Dive Brief:
- Prevailing wage rates for H-1B visa holders and similar foreign worker classifications would increase under a proposed rule issued Thursday by the U.S. Department of Labor, reviving a previously abandoned effort initially put forth by the first Trump administration.
- The rule would raise each wage level of the four-tier system that is used by DOL to certify that an employer seeking to employ a foreign worker is offering pay that is at least equivalent to that paid to individuals with similar experience and qualifications, or the prevailing wage for the position, whichever is greater. Prevailing wage levels are represented as percentiles derived from the Occupational Employment and Wage Statistics survey.
- For example, the lowest prevailing wage level would increase from the 17th percentile of the OEWS wage distribution for a given role to the 34th percentile. The change is expected to cause disruption for employers, Brian Bumgardner, shareholder at Ogletree Deakins, said in an email.
Dive Insight:
Under President Donald Trump, federal regulators have consistently sought to make the process of hiring skilled workers via the H-1B visa program more costly. DOL last issued — and the Biden administration would later rescind — a rule to increase prevailing wage levels in 2021.
DOL’s second attempt bears some similarities to its first, though this time around, the agency chose OEWS percentiles that are lower than those selected in the 2021 rule. But the adjustments would still result in substantial increases for employers, Bumgardner said, with tens of thousands in additional dollars expected to be paid to candidates depending on experience.

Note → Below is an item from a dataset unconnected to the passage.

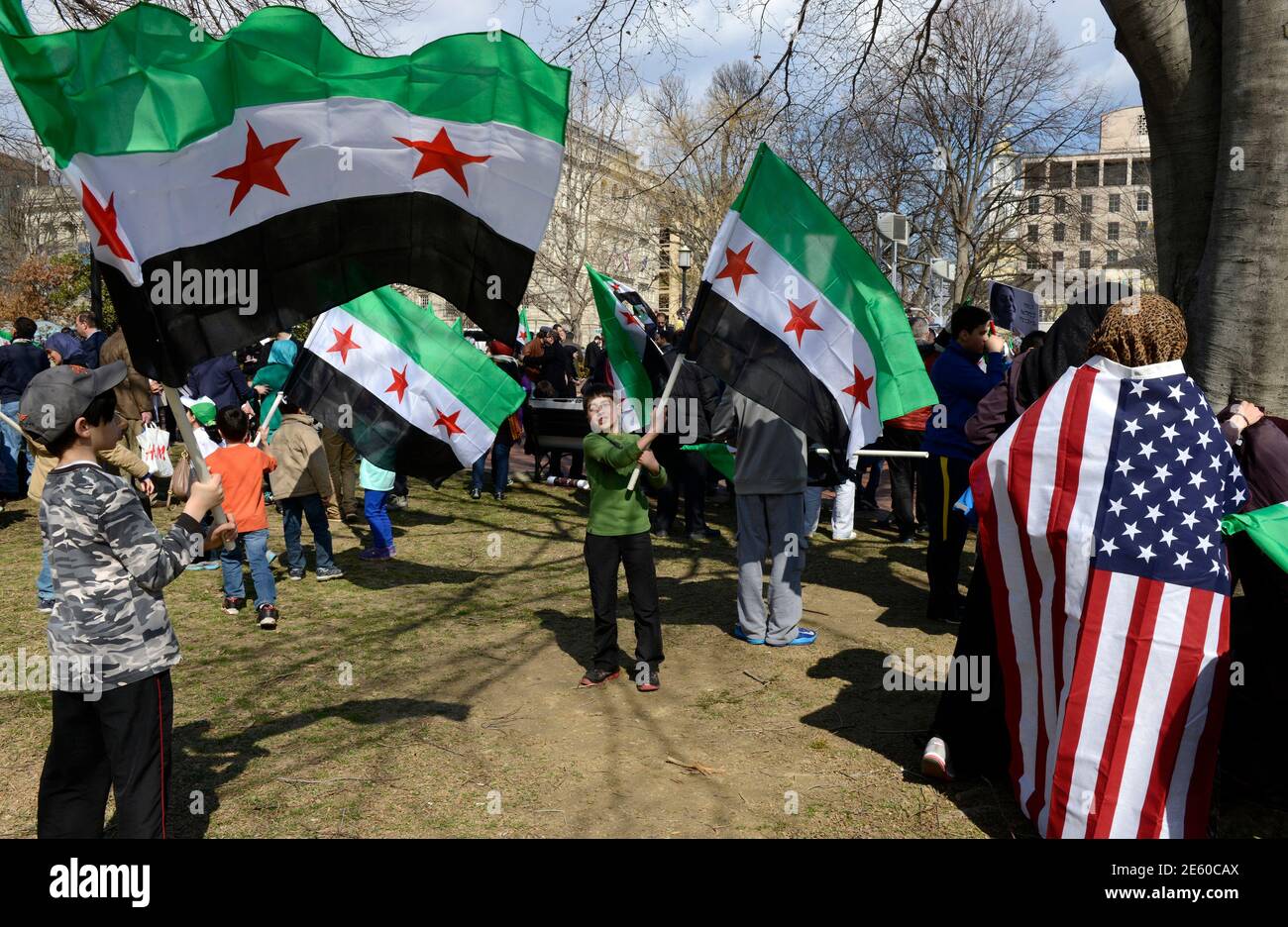 Nawal Abdul of Dearborn, Michigan (R) wears an American flag as her family waves Syrian flags (L) as they join dozens of protestors gathered to mark the 3rd anniversary of the Syrian revolution. in Lafayette Park, across from the White House, in Washington, March 15, 2014. The anti-Assad regime demonstrators called for an end to the violence, where reportedly more than 100,000 people have lost their lives, leaving cities and towns devastated and millions of refugees.         REUTERS/Mike Theiler   (UNITED STATES - Tags: POLITICS CIVIL UNREST) Stock Photo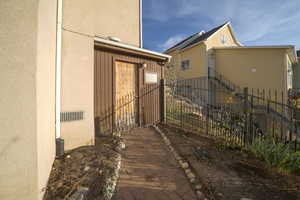 View of side of home with stucco siding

The proposal follows Trump’s proclamation last year directing the U.S. Department of Homeland Security to impose a $100,000 fee on all new H-1B visa petitions. Multiple stakeholders have sued the administration seeking to block the fee, challenging its legality. But only one court has issued a ruling on the matter so far, and in that decision, a federal judge held that Trump did not exceed his constitutional authority in issuing the fee proclamation.

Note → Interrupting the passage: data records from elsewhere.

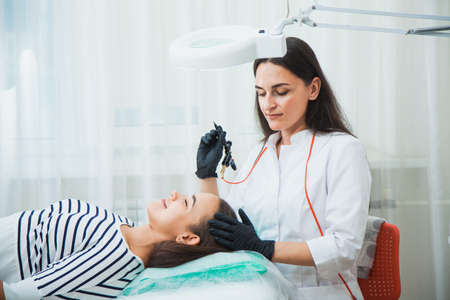 Permanent make-up for eyebrows in beauty salon. Beautician tattooing brows of a young woman. Eyebrow Correction. Beauty Concept.の写真素材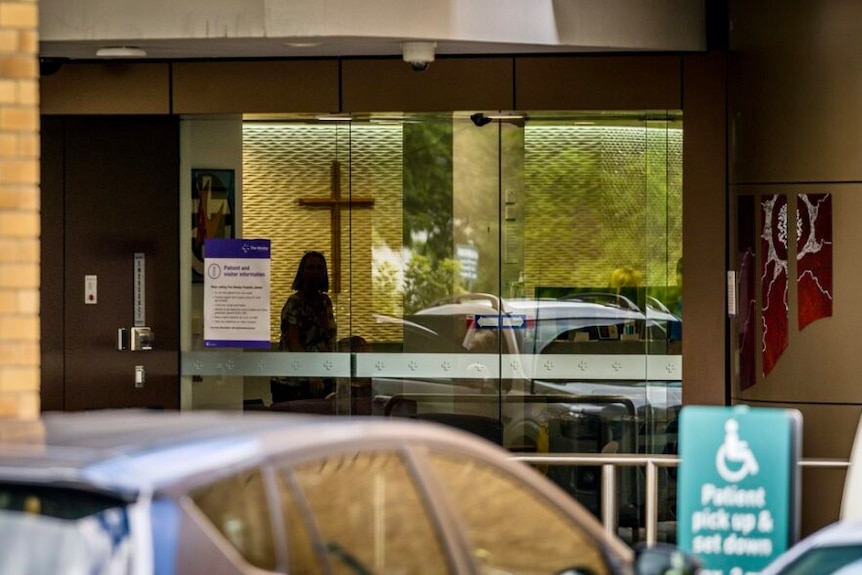 Glass entrance doors show a cross on the wall inside The Wesley Hospital.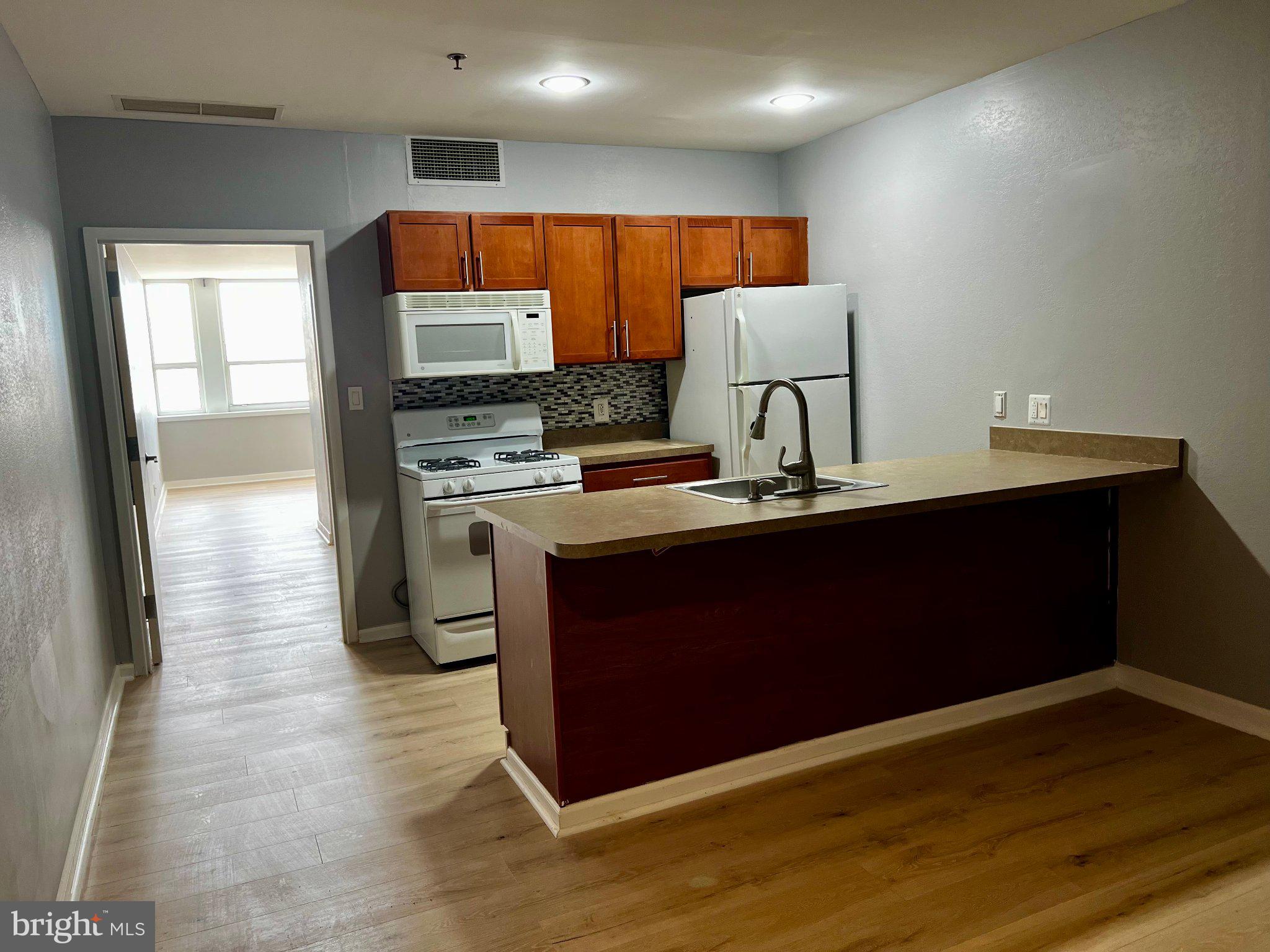 Nestled in the vibrant heart of Chinatown, this newly updated one-bedroom apartment offers a luxurious urban retreat that seamlessly blends comfort with sophistication. This penthouse level unit with a center city skyline view and modern conveniences caters to a discerning lifestyle. Step inside to discover a thoughtfully designed living space that invites relaxation and entertainment. The open layout allows for a warm and inviting atmosphere, with a well-appointed kitchen and ample counter space that is perfect for preparing gourmet meals or hosting intimate gatherings. The spacious bedroom serves as a serene sanctuary, offering a peaceful escape from the bustling city below with unobstructed views of the center city skyline. The updated bathroom features modern fixtures and finishes. Residents of this exclusive community enjoy a wealth of amenities designed to enhance their lifestyle with a fitness center, and multiple community areas for social gatherings and resident hosted events.  The amenity level is currently undergoing planned renovations updating these areas for the residents future enjoyment. The meticulously maintained lobby provides residents with a 24 hour attendant, assuring resident's services and security. Convenience is at your doorstep with easy access to public transportation, including a metro/subway station and commuter rail station, all within a mile. Whether you're commuting to work or exploring the vibrant city, you'll appreciate the effortless connectivity this location provides. Additionally, the proximity to the airport ensures that travel is a breeze. The association fee includes essential services such as air conditioning, electricity, and water, allowing you to focus on enjoying your luxurious lifestyle without the hassle of maintenance. With on-site laundry facilities and a party room for entertaining, every aspect of living here has been thoughtfully considered. Experience the best of city living in this stunning Chinatown residence.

Elsewhere, DHS revived other efforts to incentivize higher pay for H-1B workers, proposing a rule last September that would adjust the agency’s lottery for selection of H-1B petitions to weight the process in favor of petitions that offer higher wages.
In a press release, DOL said the prevailing wage rule is a necessary step to modernize skilled worker visa programs. The agency claimed that prevailing wage levels have long been set too low below the market rates that American workers would receive, particularly early-career and entry-level workers.
“This proposed rule will help ensure that employers pay foreign workers wages that reflect the real market value of their labor, in addition to protecting the wages and job opportunities of American workers,” Secretary of Labor Lori Chavez-DeRemer said in the release. “The continued abuse of the H-1B program by certain bad actors will no longer be tolerated.”
The prevailing wage rule is “another brick in the wall” in terms of additional costs to employers sponsoring H-1B visas, Bumgardner said. But employers should note that the proposal would allow interested employers to use private survey wage data as an alternative to the OEWS data utilized by DOL.
“We find that data from common surveys is more precise than OEWS data, with more than four levels (often six to eight) and specific to industry,” Bumgardner said. “I am hopeful this option will remain on the table when the final rule is published.”
DOL has set a 60-day period for public comment on the proposal with a deadline of May 26, 2026.